Open Source Speech Recognition - With Source

Paul Lamere writes " This story on ZD-Net and this recent story on Slashdot describes the recent open sourcing of IBM's voice recognition software. This release, unfortunately, doesn't include any source for the actual speech recognition engine. Olaf Schmidt, a developer on the KDE Accessibility Project , is quoted as saying 'There is no speech-recognition system available for Linux, which is a big gap.' In an attempt to close this gap, we have just released Sphinx-4, a state-of-the-art, speaker-independent, continuous speech recognition system written entirely in the Java programming language. It was created by researchers and engineers from Sun, CMU, MERL, HP, MIT and UCSC. Despite (or because of) being written in the Java programming language, Sphinx-4 performs as well as similar systems written in C. Here are the release notes and some performance data."

8 of 404 comments (clear)

  1. But what about text to speech? by Anonymous Coward · · Score: 5, Interesting

    When are we going to get GOOD text to speech, that uses modeled parameters of human vocal tracts rather than stitching together a bunch of pre-recorded phonemes?

    1. Re:But what about text to speech? by DAldredge · · Score: 3, Interesting

      It still doesn't sound natural, this text sounds like a female Kirk read it.

      We would like to know if something does not sound quite right. After entering some text and listening to it, please fill out a feedback form and tell us what was mispronounced. And please note that no language translation is done so, for example, if you choose a French voice you should submit French text.)

      (That text is from the same page.)

    2. Re:But what about text to speech? by cheezit · · Score: 3, Interesting

      I'm thinking it might be a bit more complicated than that...the human voice is unfortunately far too expressive.

      Have the same person read the same passage ten times the same way and you will get ten very different results. Ask them to change tones/emotions and it will be even different.

      --
      Premature optimization is the root of all evil
    3. Re:But what about text to speech? by mevans · · Score: 3, Interesting

      I was sitting in English class one day, and working on a paper - a friend was editing, and I was looking to make a copy of the paper. Having no disks and a finnicky network, we decided to run text-to-speech on my machine and speech-to-text on hers. Needless to say, my paper on the Medicare Reform Bill of last year became garbage. - Evidence of a lossless transfer!
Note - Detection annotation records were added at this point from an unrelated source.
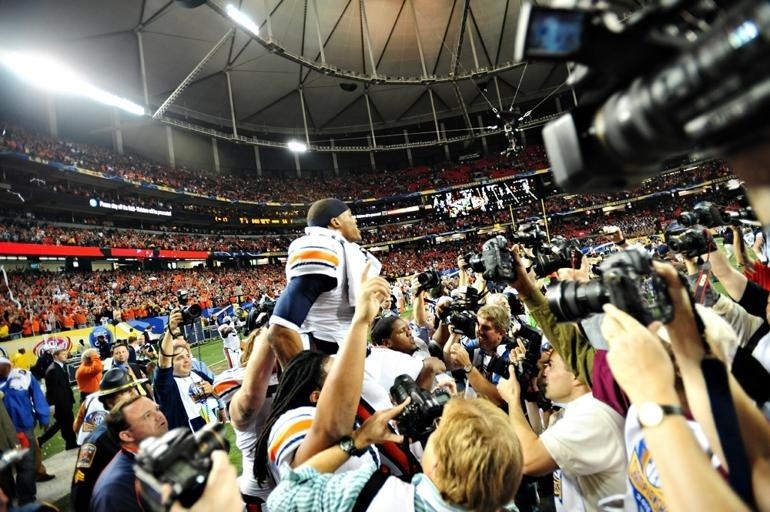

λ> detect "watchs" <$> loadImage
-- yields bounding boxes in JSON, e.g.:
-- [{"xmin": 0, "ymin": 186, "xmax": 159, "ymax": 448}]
[
  {"xmin": 338, "ymin": 436, "xmax": 371, "ymax": 459},
  {"xmin": 635, "ymin": 403, "xmax": 687, "ymax": 431}
]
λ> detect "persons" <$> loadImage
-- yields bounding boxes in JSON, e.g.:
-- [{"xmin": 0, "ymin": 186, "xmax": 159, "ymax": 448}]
[
  {"xmin": 76, "ymin": 340, "xmax": 89, "ymax": 356},
  {"xmin": 76, "ymin": 347, "xmax": 101, "ymax": 401},
  {"xmin": 670, "ymin": 180, "xmax": 760, "ymax": 210},
  {"xmin": 0, "ymin": 262, "xmax": 283, "ymax": 335},
  {"xmin": 2, "ymin": 360, "xmax": 56, "ymax": 481},
  {"xmin": 444, "ymin": 308, "xmax": 556, "ymax": 512},
  {"xmin": 148, "ymin": 308, "xmax": 228, "ymax": 443},
  {"xmin": 38, "ymin": 350, "xmax": 78, "ymax": 451},
  {"xmin": 499, "ymin": 344, "xmax": 634, "ymax": 512},
  {"xmin": 360, "ymin": 317, "xmax": 455, "ymax": 408},
  {"xmin": 8, "ymin": 349, "xmax": 34, "ymax": 379},
  {"xmin": 719, "ymin": 226, "xmax": 734, "ymax": 258},
  {"xmin": 0, "ymin": 119, "xmax": 551, "ymax": 205},
  {"xmin": 252, "ymin": 280, "xmax": 384, "ymax": 483},
  {"xmin": 90, "ymin": 399, "xmax": 167, "ymax": 511},
  {"xmin": 268, "ymin": 199, "xmax": 382, "ymax": 369},
  {"xmin": 547, "ymin": 188, "xmax": 671, "ymax": 237},
  {"xmin": 682, "ymin": 258, "xmax": 770, "ymax": 412},
  {"xmin": 699, "ymin": 228, "xmax": 770, "ymax": 321},
  {"xmin": 134, "ymin": 334, "xmax": 157, "ymax": 366},
  {"xmin": 599, "ymin": 259, "xmax": 770, "ymax": 511},
  {"xmin": 127, "ymin": 329, "xmax": 136, "ymax": 341},
  {"xmin": 96, "ymin": 336, "xmax": 110, "ymax": 360},
  {"xmin": 744, "ymin": 228, "xmax": 770, "ymax": 263},
  {"xmin": 643, "ymin": 158, "xmax": 737, "ymax": 190},
  {"xmin": 2, "ymin": 219, "xmax": 313, "ymax": 254},
  {"xmin": 646, "ymin": 244, "xmax": 656, "ymax": 259},
  {"xmin": 126, "ymin": 337, "xmax": 139, "ymax": 378},
  {"xmin": 109, "ymin": 346, "xmax": 143, "ymax": 391},
  {"xmin": 218, "ymin": 316, "xmax": 243, "ymax": 369},
  {"xmin": 599, "ymin": 252, "xmax": 609, "ymax": 262},
  {"xmin": 651, "ymin": 239, "xmax": 665, "ymax": 254},
  {"xmin": 211, "ymin": 306, "xmax": 278, "ymax": 512},
  {"xmin": 141, "ymin": 326, "xmax": 153, "ymax": 350},
  {"xmin": 357, "ymin": 206, "xmax": 554, "ymax": 311},
  {"xmin": 71, "ymin": 370, "xmax": 151, "ymax": 511},
  {"xmin": 265, "ymin": 395, "xmax": 524, "ymax": 511}
]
  2. Free C++ alternative from Mississippi State Univ. by j.leidner · · Score: 4, Interesting
    Another open source system, but implemented in C++ (like all industrial systems I know of) can be found at here (a vision statement is here.

    --
    Try Nuggets , the mobile search engine. We answer your questions via SMS, across the UK.

  3. Speech recognition by CastrTroy · · Score: 4, Interesting

    Speech recognition is one of the worst means of input there is for a computer. Keyboards work so much better. Even for those who don't have full use of their hands, there are many other options for user input, all of which are better than speech recognition. Worst thing ever is someone trying to use speech input in a cubicle environment.

    --

    Anthropic principle: We see the universe the way it is because if it were different we would not be here to see it.
  4. nifty desktop control with sphinx and festival by Danny+Rathjens · · Score: 4, Interesting
    http://perlbox.sourceforge.net/

    The very small vocabulary needed for desktop control makes the speech recognition much more accurate and usable.

  5. Benchmarks are TIGHT LOOPS with no GC !! by Gopal.V · · Score: 3, Interesting

    > It's amazing that the myth of Java being slow is so persistant

    Before you mod me down as a Troll , I work on a virtual machine as a hobby.

    The problems with Java being slow have little to do with the "execution of code" part. The part that takes a hit are the Garbage Collector and the Class Loader. The latter causes a HUGE hit in the start up. The former is responsible for those strange Swing freezes I've been seeing when I switch into a Java app.

    Unicode also brings its own set of junk , for example "Hello World" in dotgnu's JIT does 7302 hastable inserts, 6000+ StringBuffer operations to initialize the Unicode encoder/decoder. And that is the standard way of decoding unicode (mono uses the same code).

    Lastly , C/C++ commonly uses a lot of fields while Java brings in get/set methods for these. A method calls for a get or set is a LOT more expensive than a pointer read . Design has a lot to do with why Java is slow.

    The enterprise apps where Java is popular are essentially backend applications which run for long periods of time (so have all the classes looked up and loaded) with a HUGE heap (256 MB or more) where occasional GC freeze won't destroy the entire experience (as it is often JSP/Web based interfaces).

    Java *is* fast, if you don't count the slow parts.